══ Rows ══
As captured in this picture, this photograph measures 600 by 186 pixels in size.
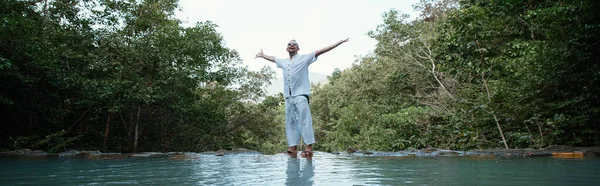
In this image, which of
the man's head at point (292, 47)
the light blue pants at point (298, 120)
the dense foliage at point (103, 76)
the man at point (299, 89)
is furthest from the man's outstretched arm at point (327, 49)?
the dense foliage at point (103, 76)

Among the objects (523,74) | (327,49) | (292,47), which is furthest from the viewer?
(523,74)

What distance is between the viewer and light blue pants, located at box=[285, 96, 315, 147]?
17.3 feet

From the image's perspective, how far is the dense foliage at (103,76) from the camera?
9.32m

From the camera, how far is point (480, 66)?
7719 millimetres

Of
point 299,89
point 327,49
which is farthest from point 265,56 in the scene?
point 327,49

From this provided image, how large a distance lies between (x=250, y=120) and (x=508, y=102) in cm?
1694

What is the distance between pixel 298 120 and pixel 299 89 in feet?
1.33

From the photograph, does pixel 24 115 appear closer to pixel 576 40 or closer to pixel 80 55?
pixel 80 55

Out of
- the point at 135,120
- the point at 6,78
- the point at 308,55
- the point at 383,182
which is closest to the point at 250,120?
the point at 135,120

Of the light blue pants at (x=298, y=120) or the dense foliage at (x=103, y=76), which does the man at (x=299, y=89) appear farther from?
the dense foliage at (x=103, y=76)

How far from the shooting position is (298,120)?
17.6ft

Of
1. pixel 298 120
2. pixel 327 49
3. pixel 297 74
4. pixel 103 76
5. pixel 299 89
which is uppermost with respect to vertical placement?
pixel 103 76

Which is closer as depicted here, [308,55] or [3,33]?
[308,55]

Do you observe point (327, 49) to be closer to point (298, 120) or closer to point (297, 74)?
point (297, 74)
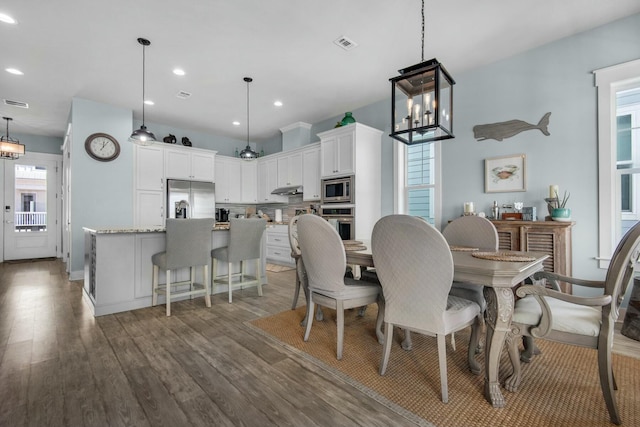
═══
#### The task
Copy every line of the material above word for word, leaving out the pictures.

#### Exercise output
As captured in this picture, this photograph measures 600 by 186 pixels in size.
In this image, which of
the man's head at point (292, 47)
the light blue pants at point (298, 120)
the dense foliage at point (103, 76)
the man at point (299, 89)
is furthest from the man's outstretched arm at point (327, 49)?
the dense foliage at point (103, 76)

Among the objects (523,74) | (327,49) | (292,47), which is furthest from the viewer?
(523,74)

What distance is between the viewer and light blue pants, located at box=[285, 96, 315, 147]?
17.3 feet

From the image's perspective, how far is the dense foliage at (103,76) from the camera?
9.32m

From the camera, how far is point (480, 66)?
7719 millimetres

Of
point 299,89
point 327,49
which is farthest from point 265,56 in the scene?
point 327,49

From this provided image, how large a distance lies between (x=250, y=120) and (x=508, y=102) in cm?
1694

What is the distance between pixel 298 120 and pixel 299 89 in feet?
1.33

From the photograph, does pixel 24 115 appear closer to pixel 576 40 or closer to pixel 80 55?
pixel 80 55

Out of
- the point at 135,120
- the point at 6,78
- the point at 308,55
- the point at 383,182
which is closest to the point at 250,120?
the point at 135,120

Of the light blue pants at (x=298, y=120) or the dense foliage at (x=103, y=76), which does the man at (x=299, y=89) appear farther from?
the dense foliage at (x=103, y=76)

How far from the shooting position is (298,120)?
17.6ft

Of
1. pixel 298 120
2. pixel 327 49
3. pixel 297 74
4. pixel 103 76
5. pixel 299 89
which is uppermost with respect to vertical placement?
pixel 103 76

Which is closer as depicted here, [308,55] or [3,33]?
[308,55]

Do you observe point (327, 49) to be closer to point (298, 120) or closer to point (297, 74)?
point (297, 74)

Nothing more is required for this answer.